Bush loyalists far and wide have casually dismissed concerns over possible election fraud in Ohio as "nonsense" (although the language used is usually far more severe). Like a fundamentalist's claim that there is "absolutely no evidence" for evolution, these same loyalists insist there is "absolutely no evidence" of voting irregularities in the 2004 Presidential race.
Trouble is, they're mistaken. Again.
I don't know how many of you have followed the long blog threads on the topic (there have been thousands), and if you haven't, chances are you're at a disadvantage, since the MSM has barely even acknowledged the issue, much less given credence to any concerns over the outcome.
In his August 2005 article, Mr.
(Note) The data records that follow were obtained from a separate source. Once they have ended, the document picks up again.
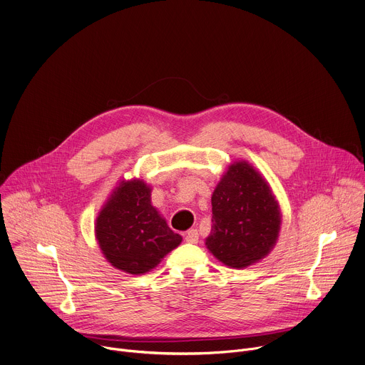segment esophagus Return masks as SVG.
I'll use <instances>...</instances> for the list:
<instances>
[{"label": "esophagus", "mask_w": 365, "mask_h": 365, "mask_svg": "<svg viewBox=\"0 0 365 365\" xmlns=\"http://www.w3.org/2000/svg\"><path fill=\"white\" fill-rule=\"evenodd\" d=\"M197 240H199V234H197L196 230H189V231H186V234H185V241H186V242L196 244Z\"/></svg>", "instance_id": "34e87169"}]
</instances>
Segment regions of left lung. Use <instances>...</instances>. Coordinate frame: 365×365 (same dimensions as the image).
I'll return each instance as SVG.
<instances>
[{"label": "left lung", "mask_w": 365, "mask_h": 365, "mask_svg": "<svg viewBox=\"0 0 365 365\" xmlns=\"http://www.w3.org/2000/svg\"><path fill=\"white\" fill-rule=\"evenodd\" d=\"M280 225V206L267 180L245 160L230 165L212 193L207 250L225 266L244 269L273 250Z\"/></svg>", "instance_id": "obj_1"}]
</instances>
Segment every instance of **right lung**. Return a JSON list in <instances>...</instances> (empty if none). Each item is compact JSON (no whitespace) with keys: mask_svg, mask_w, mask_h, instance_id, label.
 Listing matches in <instances>:
<instances>
[{"mask_svg":"<svg viewBox=\"0 0 365 365\" xmlns=\"http://www.w3.org/2000/svg\"><path fill=\"white\" fill-rule=\"evenodd\" d=\"M99 248L113 267L144 274L175 250L182 237L151 205V187L141 179L123 180L95 221Z\"/></svg>","mask_w":365,"mask_h":365,"instance_id":"obj_1","label":"right lung"}]
</instances>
Miller describes the highlights of the problems in Ohio and the results of the House Judiciary Committee's 5- week investigation.
Even so, the evidence that something went extremely wrong last fall is copious, and not hard to find. Much of it was noted at the time, albeit by local papers and haphazardly. Concerning the decisive contest in Ohio, the evidence is lucidly compiled in a single congressional report, which, for the last half-year, has been available to anyone inclined to read it. It is a veritable arsenal of "smoking guns" and yet its findings may be less extraordinary than the fact that no one in this country seems to care about them.
See, election fraud just isn't sexy. People's eyes tend to glaze over when talk turns to state regulations for recount procedures, particularly when the discussion gets complicated by machine count vs. hand count, touch screens and hard drives. What should appeal by definition to everyone in America is suddenly received about as warmly as a CNET op/ed (No offense to the CNET boys, of course).
Mr. Miller's piece provides enough detail about incidents that are suspicious at best, so if you're unfamiliar with the charges made regarding miscounts, voter disenfranchisement, software tampering and poll access problems, this is a good resource for a quick catch-up.
What's been infuriating to me since Nov 3, is the same thing that infuriates me now, as always: GOP'ers refusal to even entertain the notion of problems, much less address and solve them. So, I guess they deserve credit for consistency, if nothing else. Nevertheless, the damage done is not Bush's problem or the GOP's problem so much as it is the COUNTRY'S problem.
"If a nation expects to be ignorant and free, in a state of civilization," Thomas Jefferson said, "it expects what never was and never will be." That much-quoted line foretells precisely what has happened to us since "the news" has turned into a daily paraphrase of Karl Rove's fevered dreams. Just as 2+2=5 in Orwell's Oceania, so here today the United States just won two brilliant military victories, 9/11 could not have been prevented, we live in a democracy (like the Iraqis), and last year's presidential race was, at the end of the day, an honest election. Such claims, presented as the truth, are nothing but faith-based reiteration, as valid as the notions that one chooses to be homosexual, that condoms don't prevent the spread of HIV, and that the universe was made 6,000 years ago.
In this nation's epic struggle on behalf of freedom, reason, and democracy, the press has unilaterally disarmed, and therefore many good Americans, both liberal and conservative, have lost faith in the promise of self-government. That vast surrender is demoralizing, certainly, but if we face it, and endeavor to reverse it, it will not prove fatal. This democracy can survive a plot to hijack an election. What it cannot survive is our indifference to, or unawareness of, the evidence that such a plot has succeeded.
Those who've been receptive to the idea that election fraud allegations are just "more liberal hysterics" need to turn off Fox, dig in and get up to speed on what's clearly and plainly documented in the public record. Those who've been dismissed as "sore losers" need to keep hammering away on this issue. And those of you in the middle that are scratching your heads over why this is still being discussed, have a look at some of the following links:
Preserving Democracy: What Went Wrong in Ohio
Eye on Ohio
Proof of Ohio Election Fraud Exposed
Whatever did happen needs to come to light and find a solid place in the national discourse. This isn't a partisan concern. People arguing that point clearly have no real understanding of the 2004 election issues, and worse, fail to appreciate that if our elections are not freely accessible to all citizens, we are not a democracy. If our voting records cannot be clearly and easily confirmed, we are not a democracy. If we replace transparent manual processes with flawed machines made by arguably corrupt corporations, we are not a democracy.
This is not about Bush. This is about America.